## REQUISITOS DO EXERCÍCIO
• a. Reescreva o trecho da entrevista com Dom Azcona começando em "Entrevista com Dom" e seguindo até "Mérito Princesa Isabel.", substituindo "condecoração" por "honraria".
• b. Continue a entrevista com Dom Azcona a partir do ponto em que o texto termina.

## TEXTO FORNECIDO
* * * * * * *

Entrevista com Dom Azcona
28.12.2022 - 09:48:00 | 7 minutos de leitura

Em entrevista à recoletosstv. Org, Dom José Luiz Azcona, religioso Agostiniano Recoleto (OAR) e Bispo Emérito da Prelazia do Marajó, fala sobre condecoração recebida Ordem do Mérito Princesa Isabel.
Repórter: O que significou essa homenagem?
Dom José: Para mim foi a confirmação de um percurso linear. E à resposta a fidelidade do que recebi na pia batismal da minha paróquia lá na Espanha, em Navarra e na minha família. Esta me ensinou que a verdade é o começo, o meio e o fim de toda a sociedade e da dignidade humana.
A luta por Direitos Humanos tem como alicerce a verdade ou do contrário não é mais defesa de Direitos. Por outra parte, o reconhecimento do princípio da Justiça marcou até o dia de hoje essa mesma defesa da Dignidade Humana. Desde faz muitos anos fiquei envolvido pela afirmação de santo Agostinho: “Uma sociedade onde não se respeita a justiça rapidamente se converte num imenso bando de ladrões”.

* * * * * * *

## TRECHOS DOS DADOS
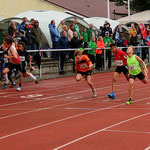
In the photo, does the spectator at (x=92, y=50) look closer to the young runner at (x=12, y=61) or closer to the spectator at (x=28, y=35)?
the spectator at (x=28, y=35)

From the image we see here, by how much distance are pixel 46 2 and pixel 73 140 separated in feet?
128

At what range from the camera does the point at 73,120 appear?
32.6ft

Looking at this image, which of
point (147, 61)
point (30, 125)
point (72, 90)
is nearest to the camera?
point (30, 125)

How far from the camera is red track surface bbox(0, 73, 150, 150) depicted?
761 cm

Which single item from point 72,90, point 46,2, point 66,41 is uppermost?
point 46,2

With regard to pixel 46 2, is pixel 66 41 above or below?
below

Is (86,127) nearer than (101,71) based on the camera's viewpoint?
Yes

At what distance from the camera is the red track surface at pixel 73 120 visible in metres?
7.61

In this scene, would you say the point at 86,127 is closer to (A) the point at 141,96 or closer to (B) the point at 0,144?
(B) the point at 0,144

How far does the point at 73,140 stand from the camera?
785cm

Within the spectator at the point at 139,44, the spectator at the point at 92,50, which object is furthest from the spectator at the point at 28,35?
the spectator at the point at 139,44

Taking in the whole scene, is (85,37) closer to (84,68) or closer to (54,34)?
(54,34)

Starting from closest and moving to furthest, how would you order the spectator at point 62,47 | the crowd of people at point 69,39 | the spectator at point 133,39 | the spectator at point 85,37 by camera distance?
1. the crowd of people at point 69,39
2. the spectator at point 62,47
3. the spectator at point 85,37
4. the spectator at point 133,39

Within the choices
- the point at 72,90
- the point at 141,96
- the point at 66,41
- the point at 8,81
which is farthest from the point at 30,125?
the point at 66,41
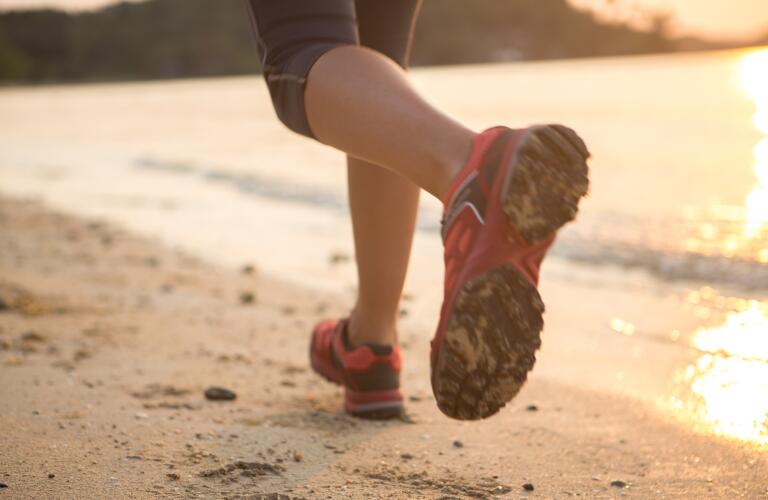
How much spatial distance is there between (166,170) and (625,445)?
28.8ft

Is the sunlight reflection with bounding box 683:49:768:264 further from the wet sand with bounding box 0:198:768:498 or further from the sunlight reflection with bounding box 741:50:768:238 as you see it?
the wet sand with bounding box 0:198:768:498

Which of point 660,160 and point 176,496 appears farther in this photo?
point 660,160

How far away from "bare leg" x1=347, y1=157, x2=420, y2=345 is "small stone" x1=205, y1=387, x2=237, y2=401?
37 centimetres

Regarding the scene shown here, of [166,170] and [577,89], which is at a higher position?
[166,170]

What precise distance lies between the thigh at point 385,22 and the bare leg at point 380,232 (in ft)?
0.78

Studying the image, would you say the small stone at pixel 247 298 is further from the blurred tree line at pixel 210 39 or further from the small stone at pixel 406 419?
the blurred tree line at pixel 210 39

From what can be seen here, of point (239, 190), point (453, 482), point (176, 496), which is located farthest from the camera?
point (239, 190)

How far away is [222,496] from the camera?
51.2 inches

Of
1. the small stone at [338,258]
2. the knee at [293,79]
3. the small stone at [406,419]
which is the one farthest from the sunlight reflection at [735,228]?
the knee at [293,79]

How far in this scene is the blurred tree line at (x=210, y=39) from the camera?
228 feet

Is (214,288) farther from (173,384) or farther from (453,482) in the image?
(453,482)

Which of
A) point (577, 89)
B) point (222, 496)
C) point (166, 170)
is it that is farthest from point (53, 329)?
point (577, 89)

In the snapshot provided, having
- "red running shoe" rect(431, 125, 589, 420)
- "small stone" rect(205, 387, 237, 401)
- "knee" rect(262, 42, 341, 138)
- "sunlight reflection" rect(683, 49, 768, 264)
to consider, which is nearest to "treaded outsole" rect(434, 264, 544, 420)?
→ "red running shoe" rect(431, 125, 589, 420)

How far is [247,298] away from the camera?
311 cm
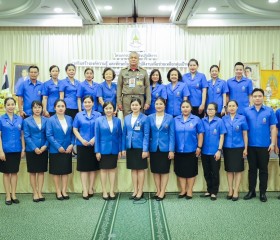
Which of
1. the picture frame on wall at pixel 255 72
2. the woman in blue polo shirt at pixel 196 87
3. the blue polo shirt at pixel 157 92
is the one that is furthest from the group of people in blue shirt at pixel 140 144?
the picture frame on wall at pixel 255 72

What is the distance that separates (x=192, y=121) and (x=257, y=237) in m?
1.78

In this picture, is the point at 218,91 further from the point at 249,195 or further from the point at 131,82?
the point at 249,195

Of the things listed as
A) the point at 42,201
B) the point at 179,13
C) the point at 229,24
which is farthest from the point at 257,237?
the point at 229,24

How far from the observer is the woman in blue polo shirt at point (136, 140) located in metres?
4.79

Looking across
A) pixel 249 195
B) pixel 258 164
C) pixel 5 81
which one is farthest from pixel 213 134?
pixel 5 81

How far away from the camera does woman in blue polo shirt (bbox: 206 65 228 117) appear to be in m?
5.71

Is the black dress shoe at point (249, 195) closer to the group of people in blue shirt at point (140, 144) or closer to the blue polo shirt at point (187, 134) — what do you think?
the group of people in blue shirt at point (140, 144)

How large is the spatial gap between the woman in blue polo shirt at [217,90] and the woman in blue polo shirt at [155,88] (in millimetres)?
786

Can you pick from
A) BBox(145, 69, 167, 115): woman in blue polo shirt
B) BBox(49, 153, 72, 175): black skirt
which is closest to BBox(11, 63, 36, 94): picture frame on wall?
BBox(145, 69, 167, 115): woman in blue polo shirt

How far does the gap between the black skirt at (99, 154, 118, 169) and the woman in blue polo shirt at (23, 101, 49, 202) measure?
0.74 meters

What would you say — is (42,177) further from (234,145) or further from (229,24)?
(229,24)

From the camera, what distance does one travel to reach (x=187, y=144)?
4.81 m

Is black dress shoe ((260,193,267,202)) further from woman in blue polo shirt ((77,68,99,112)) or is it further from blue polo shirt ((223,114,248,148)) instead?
woman in blue polo shirt ((77,68,99,112))

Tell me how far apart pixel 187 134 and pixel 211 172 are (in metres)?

* * * * * * *

## RESPOSTAS ÀS TAREFAS
• a.
Entrevista com Dom Azcona
28.12.2022 - 09:48:00 | 7 minutos de leitura

Em entrevista à recoletosstv. Org, Dom José Luiz Azcona, religioso Agostiniano Recoleto (OAR) e Bispo Emérito da Prelazia do Marajó, fala sobre honraria recebida Ordem do Mérito Princesa Isabel.

• b.
O amor na verdade, aos pobres, aos pequenos, aos humilhados e aos desprezados, foi a identidade que marcou meu sacerdócio desde a década dos anos 60 como capelão de migrantes espanhóis na Alemanha até os dias de hoje.
Reporter: O que motivou a recepção desta condecoração?
Dom José: O que tem motivado a recepção desta condecoração tem sido o serviço e a assistência próxima àquele público alvo do Ministério de Direitos Humanos, da família e da mulher, tanto no âmbito nacional quanto internacional. No contexto nacional onde já faz décadas se iniciou essa luta por Direitos Humanos tem me levado a perigos, ameaças demorte, a confrontos interiores comigo mesmo e a denúncias necessárias sobre injustiças. Flagrantes que se cometiam aqui no Marajó e continuam perpetrando-se, sobretudo, na área das defesas da criança, enfrentamento ao abuso sexual das mesmas, de adolescentes e de vulneráveis.
Mas também a luta pela justiça, pelos Direitos Humanos fundamentais aqueles que estão elencados já no primeiro artigo da Constituição brasileira, por exemplo a soberania, a cidadania, a dignidade do trabalho e emprego humanizado são direitos inexistentes até o dia de hoje no arquipélago marajoara.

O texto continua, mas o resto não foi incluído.